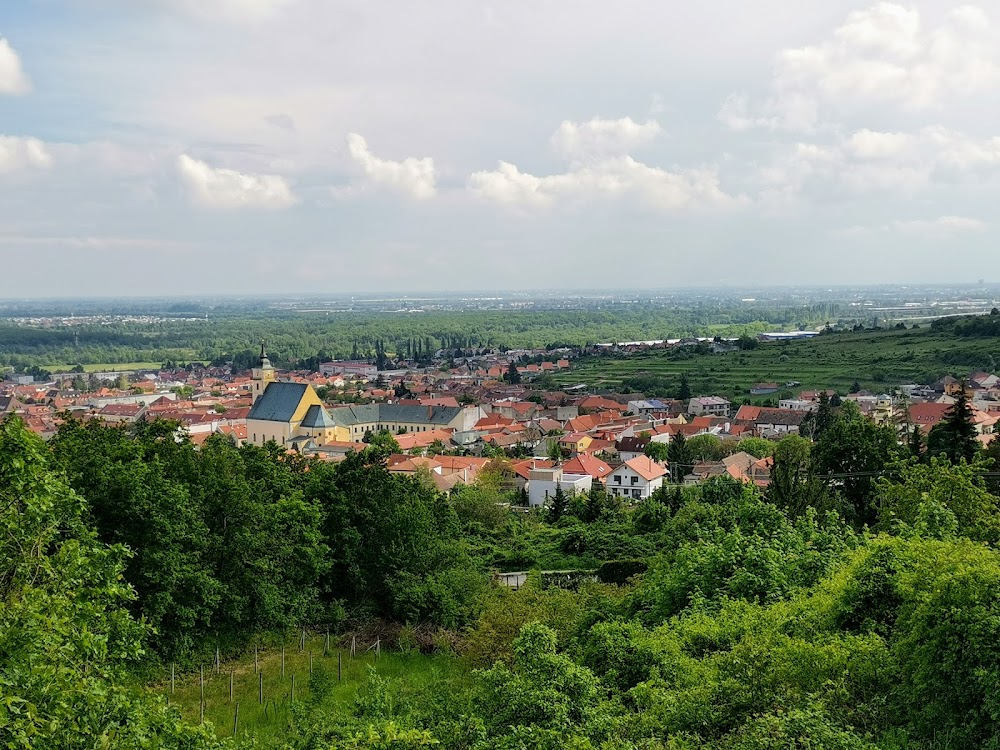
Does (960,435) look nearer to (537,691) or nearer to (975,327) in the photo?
(537,691)

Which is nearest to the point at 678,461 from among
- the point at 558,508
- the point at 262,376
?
the point at 558,508

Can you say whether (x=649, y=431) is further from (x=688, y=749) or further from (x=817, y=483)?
(x=688, y=749)

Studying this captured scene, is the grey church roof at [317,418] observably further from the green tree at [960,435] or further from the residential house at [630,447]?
the green tree at [960,435]

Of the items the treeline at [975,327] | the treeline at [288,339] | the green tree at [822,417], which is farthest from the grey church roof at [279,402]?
the treeline at [288,339]

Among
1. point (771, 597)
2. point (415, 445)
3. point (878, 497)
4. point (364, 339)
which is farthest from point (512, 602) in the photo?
point (364, 339)

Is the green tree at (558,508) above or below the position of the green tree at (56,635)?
below

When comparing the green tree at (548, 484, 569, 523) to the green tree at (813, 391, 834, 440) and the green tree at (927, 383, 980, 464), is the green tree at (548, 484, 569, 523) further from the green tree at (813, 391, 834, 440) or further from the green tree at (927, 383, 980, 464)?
the green tree at (813, 391, 834, 440)

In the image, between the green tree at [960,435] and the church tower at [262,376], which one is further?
the church tower at [262,376]
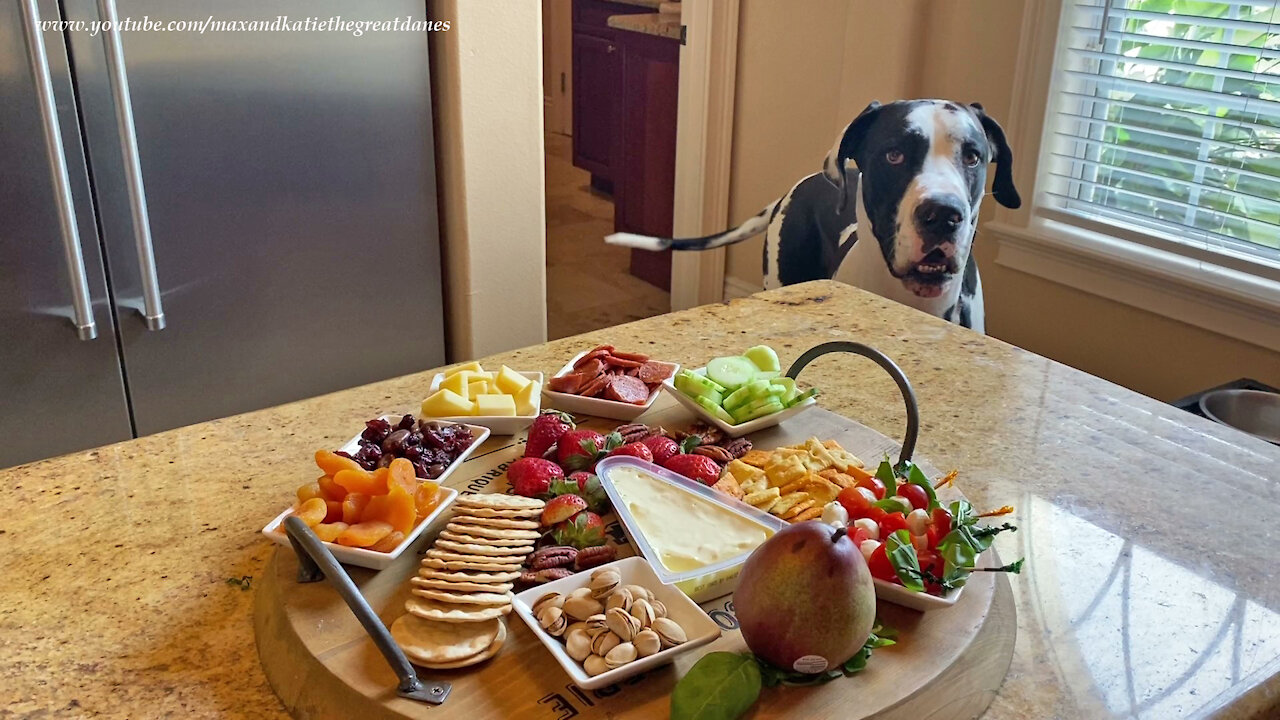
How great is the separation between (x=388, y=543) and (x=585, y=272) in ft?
11.9

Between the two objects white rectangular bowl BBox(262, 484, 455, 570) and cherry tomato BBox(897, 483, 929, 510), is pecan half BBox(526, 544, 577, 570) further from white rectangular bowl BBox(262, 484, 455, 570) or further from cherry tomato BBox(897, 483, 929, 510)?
cherry tomato BBox(897, 483, 929, 510)

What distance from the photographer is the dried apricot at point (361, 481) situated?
39.0 inches

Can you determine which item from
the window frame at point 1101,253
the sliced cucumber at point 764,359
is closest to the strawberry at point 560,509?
the sliced cucumber at point 764,359

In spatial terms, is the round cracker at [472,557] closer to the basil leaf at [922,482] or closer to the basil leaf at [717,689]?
the basil leaf at [717,689]

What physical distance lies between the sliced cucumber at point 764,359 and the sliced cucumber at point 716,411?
133 millimetres

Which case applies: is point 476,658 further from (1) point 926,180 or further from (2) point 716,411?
(1) point 926,180

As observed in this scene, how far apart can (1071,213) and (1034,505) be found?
5.54 feet

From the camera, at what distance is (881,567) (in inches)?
36.2

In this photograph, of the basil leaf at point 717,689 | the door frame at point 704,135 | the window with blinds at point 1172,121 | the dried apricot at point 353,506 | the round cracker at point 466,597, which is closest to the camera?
the basil leaf at point 717,689

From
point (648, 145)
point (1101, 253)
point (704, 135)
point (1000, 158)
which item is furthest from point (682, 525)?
point (648, 145)

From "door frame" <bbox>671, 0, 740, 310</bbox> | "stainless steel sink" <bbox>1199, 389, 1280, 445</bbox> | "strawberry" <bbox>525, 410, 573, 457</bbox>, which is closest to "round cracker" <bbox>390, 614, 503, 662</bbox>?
"strawberry" <bbox>525, 410, 573, 457</bbox>

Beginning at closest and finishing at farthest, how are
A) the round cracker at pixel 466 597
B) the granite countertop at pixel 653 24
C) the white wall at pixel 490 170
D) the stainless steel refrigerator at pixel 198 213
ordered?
1. the round cracker at pixel 466 597
2. the stainless steel refrigerator at pixel 198 213
3. the white wall at pixel 490 170
4. the granite countertop at pixel 653 24

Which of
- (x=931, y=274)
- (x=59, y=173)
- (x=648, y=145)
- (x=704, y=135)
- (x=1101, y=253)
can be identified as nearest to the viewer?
(x=59, y=173)

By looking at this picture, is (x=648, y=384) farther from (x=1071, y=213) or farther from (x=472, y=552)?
(x=1071, y=213)
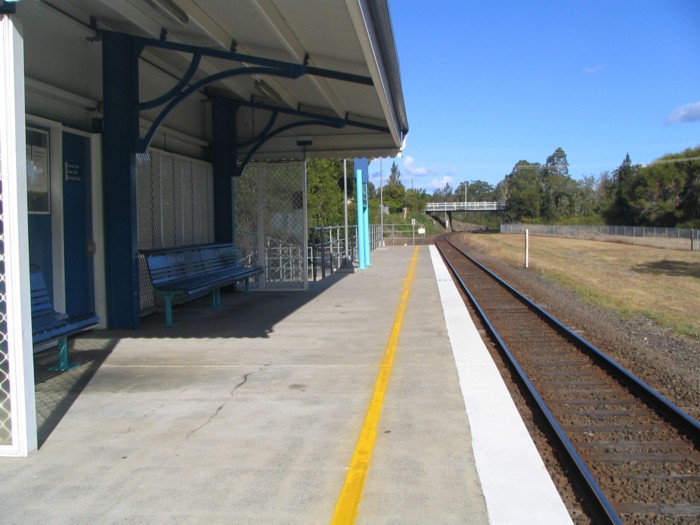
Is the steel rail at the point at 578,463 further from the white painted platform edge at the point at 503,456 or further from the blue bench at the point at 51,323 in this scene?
the blue bench at the point at 51,323

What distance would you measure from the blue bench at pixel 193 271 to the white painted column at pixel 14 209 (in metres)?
5.31

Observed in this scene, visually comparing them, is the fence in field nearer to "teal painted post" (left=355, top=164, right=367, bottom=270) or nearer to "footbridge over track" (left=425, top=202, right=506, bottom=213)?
"teal painted post" (left=355, top=164, right=367, bottom=270)

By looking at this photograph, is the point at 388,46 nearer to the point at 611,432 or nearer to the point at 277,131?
the point at 611,432

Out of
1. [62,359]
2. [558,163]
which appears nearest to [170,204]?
[62,359]

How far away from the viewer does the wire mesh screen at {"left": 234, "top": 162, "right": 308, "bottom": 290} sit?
15219 mm

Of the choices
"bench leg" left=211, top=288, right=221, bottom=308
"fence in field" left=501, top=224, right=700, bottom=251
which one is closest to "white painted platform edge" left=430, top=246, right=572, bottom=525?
"bench leg" left=211, top=288, right=221, bottom=308

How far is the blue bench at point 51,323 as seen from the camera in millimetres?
6535

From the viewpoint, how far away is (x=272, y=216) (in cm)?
1536

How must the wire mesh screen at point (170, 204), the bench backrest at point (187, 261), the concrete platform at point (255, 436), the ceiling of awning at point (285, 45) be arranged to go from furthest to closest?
the wire mesh screen at point (170, 204) < the bench backrest at point (187, 261) < the ceiling of awning at point (285, 45) < the concrete platform at point (255, 436)

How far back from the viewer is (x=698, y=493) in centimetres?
436

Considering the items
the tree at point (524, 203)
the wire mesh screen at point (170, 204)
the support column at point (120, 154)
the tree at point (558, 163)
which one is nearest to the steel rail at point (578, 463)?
the support column at point (120, 154)

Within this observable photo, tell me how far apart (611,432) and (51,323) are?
557 centimetres

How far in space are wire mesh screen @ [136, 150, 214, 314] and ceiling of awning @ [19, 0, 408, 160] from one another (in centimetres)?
81

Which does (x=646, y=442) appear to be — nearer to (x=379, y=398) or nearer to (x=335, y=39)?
(x=379, y=398)
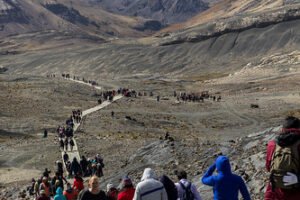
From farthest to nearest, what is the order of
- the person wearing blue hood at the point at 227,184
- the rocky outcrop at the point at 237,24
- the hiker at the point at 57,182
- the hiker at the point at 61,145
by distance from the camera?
1. the rocky outcrop at the point at 237,24
2. the hiker at the point at 61,145
3. the hiker at the point at 57,182
4. the person wearing blue hood at the point at 227,184

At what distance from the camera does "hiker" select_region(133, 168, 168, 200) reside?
828 cm

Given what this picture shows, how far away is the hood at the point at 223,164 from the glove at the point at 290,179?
1.06m

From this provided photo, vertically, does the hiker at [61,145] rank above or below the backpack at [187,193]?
below

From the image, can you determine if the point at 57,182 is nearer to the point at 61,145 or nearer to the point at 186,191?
the point at 186,191

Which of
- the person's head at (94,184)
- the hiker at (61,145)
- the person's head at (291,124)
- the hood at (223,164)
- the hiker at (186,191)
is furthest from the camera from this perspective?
the hiker at (61,145)

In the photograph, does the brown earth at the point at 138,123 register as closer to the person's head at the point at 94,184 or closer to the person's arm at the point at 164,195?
the person's arm at the point at 164,195

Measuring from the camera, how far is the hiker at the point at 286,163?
720cm

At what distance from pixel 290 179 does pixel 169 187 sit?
236cm

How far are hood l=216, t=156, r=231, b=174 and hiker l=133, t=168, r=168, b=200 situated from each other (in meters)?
0.93

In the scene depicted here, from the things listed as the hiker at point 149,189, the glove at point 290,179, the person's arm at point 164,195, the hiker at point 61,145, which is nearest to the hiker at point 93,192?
the hiker at point 149,189

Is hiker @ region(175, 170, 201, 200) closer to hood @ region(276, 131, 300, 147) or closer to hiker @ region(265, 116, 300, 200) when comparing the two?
hiker @ region(265, 116, 300, 200)

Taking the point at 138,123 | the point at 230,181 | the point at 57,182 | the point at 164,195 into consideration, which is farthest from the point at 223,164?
the point at 138,123

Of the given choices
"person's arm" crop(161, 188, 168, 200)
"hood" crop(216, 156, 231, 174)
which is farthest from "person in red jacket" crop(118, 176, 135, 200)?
"hood" crop(216, 156, 231, 174)

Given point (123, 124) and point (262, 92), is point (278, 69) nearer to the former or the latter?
point (262, 92)
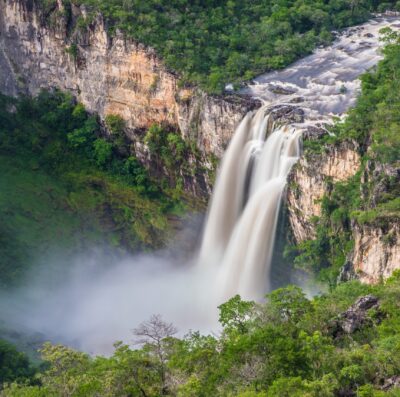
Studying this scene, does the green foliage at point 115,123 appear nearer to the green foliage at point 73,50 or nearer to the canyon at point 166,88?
the canyon at point 166,88

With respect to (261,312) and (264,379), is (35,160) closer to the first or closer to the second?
(261,312)

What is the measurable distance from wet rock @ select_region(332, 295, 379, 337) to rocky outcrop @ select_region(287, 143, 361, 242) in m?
10.4

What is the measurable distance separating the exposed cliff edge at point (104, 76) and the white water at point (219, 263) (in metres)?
1.80

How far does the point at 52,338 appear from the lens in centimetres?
3412

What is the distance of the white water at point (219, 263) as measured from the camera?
3378 cm

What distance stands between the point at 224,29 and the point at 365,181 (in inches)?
595

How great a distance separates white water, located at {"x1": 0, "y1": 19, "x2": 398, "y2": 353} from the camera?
3378 cm

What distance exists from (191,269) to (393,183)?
1242 centimetres

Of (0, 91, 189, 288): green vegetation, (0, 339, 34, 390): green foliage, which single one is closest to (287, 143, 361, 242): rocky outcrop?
(0, 91, 189, 288): green vegetation

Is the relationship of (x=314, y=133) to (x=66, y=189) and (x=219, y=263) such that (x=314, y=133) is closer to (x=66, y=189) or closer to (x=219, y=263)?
(x=219, y=263)

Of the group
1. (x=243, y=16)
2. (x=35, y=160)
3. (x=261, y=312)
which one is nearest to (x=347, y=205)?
(x=261, y=312)

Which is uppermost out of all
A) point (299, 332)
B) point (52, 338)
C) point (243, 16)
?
point (243, 16)

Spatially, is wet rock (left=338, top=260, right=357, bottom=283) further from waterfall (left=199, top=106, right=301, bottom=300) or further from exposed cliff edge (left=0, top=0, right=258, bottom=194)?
exposed cliff edge (left=0, top=0, right=258, bottom=194)

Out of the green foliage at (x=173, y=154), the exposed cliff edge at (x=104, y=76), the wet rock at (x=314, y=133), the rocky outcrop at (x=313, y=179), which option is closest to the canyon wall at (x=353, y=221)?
the rocky outcrop at (x=313, y=179)
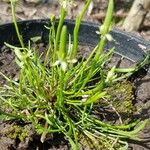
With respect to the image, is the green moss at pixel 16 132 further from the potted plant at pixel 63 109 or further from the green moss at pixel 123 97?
the green moss at pixel 123 97

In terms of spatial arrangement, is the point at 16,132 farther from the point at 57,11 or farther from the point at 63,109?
the point at 57,11

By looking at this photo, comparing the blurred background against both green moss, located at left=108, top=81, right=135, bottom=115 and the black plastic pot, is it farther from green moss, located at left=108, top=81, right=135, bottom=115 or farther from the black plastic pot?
green moss, located at left=108, top=81, right=135, bottom=115

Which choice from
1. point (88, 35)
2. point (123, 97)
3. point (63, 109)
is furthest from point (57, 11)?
point (63, 109)

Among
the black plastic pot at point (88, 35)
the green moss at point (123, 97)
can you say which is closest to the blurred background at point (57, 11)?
the black plastic pot at point (88, 35)

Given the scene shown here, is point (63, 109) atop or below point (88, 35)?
below

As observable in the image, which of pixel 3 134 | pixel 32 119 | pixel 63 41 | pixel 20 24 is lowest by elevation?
pixel 3 134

§ §

= Your task =
Repeat verbatim the lines of the data from the one containing "Between the two" through the one containing "39.0 inches", inclusive.

= Solution for this problem =
Between the two objects white rectangular bowl BBox(262, 484, 455, 570) and cherry tomato BBox(897, 483, 929, 510), is pecan half BBox(526, 544, 577, 570) further from white rectangular bowl BBox(262, 484, 455, 570) or further from cherry tomato BBox(897, 483, 929, 510)?
cherry tomato BBox(897, 483, 929, 510)

What distance from the photographer is the dried apricot at point (361, 481) situated?
39.0 inches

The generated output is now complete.